## DOCUMENT EXTRACT
- Opening Delimiter -

With the emergence of nanotechnology, workplace exposures can occur throughout the life cycle of ENM from laboratory development, through production, sales, installation, use, disposal, or recycling. Occupational exposure assessments overall have lagged behind the rapid expansion of nanotechnology. Currently, only limited data are available on the concentration of air-borne nanomaterials in occupational settings, e.g. factories or laboratories. For example, in a silver nanoparticle (AgNP) manufacturing facility, airborne AgNP levels of 5–289 µg/m³ were detected in the injection room. ⁵⁸ These measurements overlap with the recommended threshold limit value of 100 µg/m³ for AgNP inhalation by the American Conference of Industrial Hygienists. ⁵⁹ As for carbon nanotube (CNT), Han et al. reported peak multiwall CNT (MWCNT)-containing airborne dust levels being as high as 400 µg/m³ in a production laboratory. ⁶⁰ While numerous publications have described the challenges and knowledge gaps about safety issues of ENM including NP, ^61–66 a 2008 survey of 40 companies in Europe working with nanomaterials found that most did not perform risk assessment. Moreover, for those that did, they did not consider use, waste disposal, or unintentional releases. ⁶⁷ A few studies looking at workplace breathing zone concentrations in ENM manufacturers relied on various exposure metrics, e.g., gravimetric-based respirable or inhalable PM mass or elemental carbon (EC), as a more specific marker for nanotubes or fibers, ⁶⁸ making characterization of occupational exposures across the nanomaterial lifecycle difficult. Federal Agencies in the US, e.g., the EPA, have produced risk assessments for certain common nanomaterials [e.g. Ag and titanium dioxide (TiO₂) NP], but more research is needed in this area.

- Closing Delimiter -

## TASK REQUIREMENTS
1) In the passage on occupational exposure to nanomaterials, what airborne AgNP levels were detected in the injection room of the silver nanoparticle manufacturing facility?
2) Decide whether each statement agrees with the passage on occupational exposure to nanomaterials, and support each answer with the deciding words from the passage.
(a) The 2008 survey covered 40 companies in Europe that work with nanomaterials.
(b) Most of the surveyed companies performed risk assessment.
(c) The American Conference of Industrial Hygienists recommends a threshold limit value of 400 µg/m³ for AgNP inhalation.

## SUPPLIED RECORDS
- Opening Delimiter -

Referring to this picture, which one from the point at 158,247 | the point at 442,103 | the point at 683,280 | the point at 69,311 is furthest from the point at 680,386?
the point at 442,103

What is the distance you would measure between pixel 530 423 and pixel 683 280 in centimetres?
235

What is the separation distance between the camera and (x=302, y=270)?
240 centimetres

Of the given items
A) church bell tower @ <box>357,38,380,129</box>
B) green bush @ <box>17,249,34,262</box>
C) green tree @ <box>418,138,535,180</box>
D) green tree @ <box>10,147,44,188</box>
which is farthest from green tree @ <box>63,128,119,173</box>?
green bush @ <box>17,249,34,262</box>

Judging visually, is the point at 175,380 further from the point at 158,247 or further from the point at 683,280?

- Closing Delimiter -

## ANSWERS PER TASK
1) 5–289 µg/m³

2)
(a) Yes: "a 2008 survey of 40 companies in Europe working with nanomaterials"
(b) No: "found that most did not perform risk assessment"
(c) No: "the recommended threshold limit value of 100 µg/m³ for AgNP inhalation by the American Conference of Industrial Hygienists"